======== Estratto fornito
Il simbolismo immediato definisce non solo la natura prima di chi si intesta tale “fotografia immaginaria e immaginifica”, ma, in alcuni casi, agisce nel tempo come “correttore” della cultura di massa, portandosi dietro effetti a lungo termine spesso distorsivi della realtà.
Tale ragionamento nasce in virtù di un processo che dall’inizio degli anni Novanta ha composto, in modo maggiore o minore a seconda dei casi, il nostro Paese, soprattutto avuto riguardo alle varie personalità politiche succedutesi in questi 30 anni.
Da ultimo, non se ne dispiaccia, protagonista di questa ricerca della “fotografia di massa” è certamente il nostro ministro degli Interni, Matteo Salvini.
Quando per la prima volta è apparso con la divisa della polizia di Stato, molti media hanno riportato la notizia con la consueta superficialità, riconoscendone (chi con sarcasmo, chi con simpatia) una naturale prosecuzione dello stile “salviniano” (tutti ricordiamo le variopinte magliette o felpe con il nome dei luoghi dove l’attuale ministro svolgeva i suoi comizi – tale abbigliamento fu un significativo simbolo di come la Lega Nord riconoscesse anche il meridione all’interno del suo processo di crescita e inclusione dell’elettorato).
Eppure, a livello più specifico, alcuni sindacati, rappresentativi dei vari corpi dello Stato che il ministro intendeva “onorare” indossandone la divisa, non hanno visto di buon grado quella rappresentazione feticista, probabilmente preoccupati per un processo di appropriazione che rischia di svuotare il “senso di Stato” e il ruolo che quella divisa riveste nel nostro ordinamento.
E a ben vedere una simile fattispecie viene regolata dal nostro ordinamento penale dall’art. 498 del Codice Penale, articolo titolato come “Usurpazione di titoli o di onori”. Il testo della norma appare chiaro*, nella sua parte punitiva, ma, come spesso accade nelle norme penali, le ragioni stesse per cui il comportamento di usurpazione sia penalmente rilevante non è ben rilevabile dall’articolo.
================
* Obiettivi *
1) Rispondi alle seguenti domande sul brano sul simbolismo politico:
(a) Quale ministero guida Matteo Salvini?
(b) Di quale corpo era la divisa con cui Salvini è apparso per la prima volta?
(c) Quale articolo del Codice Penale regola la fattispecie e con quale titolo?
2) Riprendi il brano sul simbolismo politico a partire dal punto in cui si interrompe.
Le voci non hanno alcun legame con il brano sul simbolismo politico.
======== Voci fornite
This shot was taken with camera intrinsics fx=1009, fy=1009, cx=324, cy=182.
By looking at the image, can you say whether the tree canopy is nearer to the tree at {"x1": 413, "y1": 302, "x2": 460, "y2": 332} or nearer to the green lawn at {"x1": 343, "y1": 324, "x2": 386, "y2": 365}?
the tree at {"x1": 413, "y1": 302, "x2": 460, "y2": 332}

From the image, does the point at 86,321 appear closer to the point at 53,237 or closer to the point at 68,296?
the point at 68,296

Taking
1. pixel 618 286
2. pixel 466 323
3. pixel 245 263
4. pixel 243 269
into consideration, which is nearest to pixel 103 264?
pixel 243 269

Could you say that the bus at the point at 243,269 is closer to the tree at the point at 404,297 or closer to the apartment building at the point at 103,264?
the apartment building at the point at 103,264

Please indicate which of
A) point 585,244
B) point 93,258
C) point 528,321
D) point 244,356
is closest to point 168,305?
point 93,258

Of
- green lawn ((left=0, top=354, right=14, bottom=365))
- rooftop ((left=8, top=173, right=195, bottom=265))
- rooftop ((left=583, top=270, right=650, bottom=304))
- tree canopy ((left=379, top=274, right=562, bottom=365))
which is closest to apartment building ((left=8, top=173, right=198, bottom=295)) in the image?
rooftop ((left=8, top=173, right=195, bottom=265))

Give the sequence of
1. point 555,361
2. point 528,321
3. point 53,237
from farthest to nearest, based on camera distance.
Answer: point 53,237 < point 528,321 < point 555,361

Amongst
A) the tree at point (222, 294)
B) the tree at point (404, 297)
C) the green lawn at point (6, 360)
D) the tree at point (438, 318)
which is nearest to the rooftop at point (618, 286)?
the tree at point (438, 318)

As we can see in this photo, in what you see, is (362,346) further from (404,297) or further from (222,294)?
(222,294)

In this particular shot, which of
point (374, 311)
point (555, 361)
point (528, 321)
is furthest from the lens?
================
* Compiti svolti *
1)
(a) Il ministero degli Interni.
(b) La polizia di Stato.
(c) L'art. 498, intitolato "Usurpazione di titoli o di onori".

2)
Analizzando i precedenti della giurisprudenza (le decisioni dei vari giudici che nel corso degli anni hanno applicato questa norma, narrandone nella sentenza i motivi per cui veniva applicata), da tutti viene identificato come bene giuridico protetto la pubblica fede, quella generale fiducia che viene (o dovrebbe essere riposta) dai cittadini nei confronti delle istituzioni pubbliche e di chi ne fa le veci, secondo i compiti e i doveri prescritti dalla legge. Una fiducia che nasce proprio dall’elemento di identificazione della divisa con il potere-dovere di chi la “abita”, formalmente incaricato dal nostro ordinamento di specifiche funzioni, che obbligano il pubblico ufficiale a tenere un comportamento adeguato al suo incarico.
La divisa della polizia di Stato rappresenta quindi un corpo che “dovrebbe” identificare un ruolo ben specifico e alimentare quel generale senso di pubblica fede negli organi costituzionali.
La domanda, a questo punto, appare chiara: può un ministro dell’Interno indossare in modo costante la divisa di un corpo dello Stato?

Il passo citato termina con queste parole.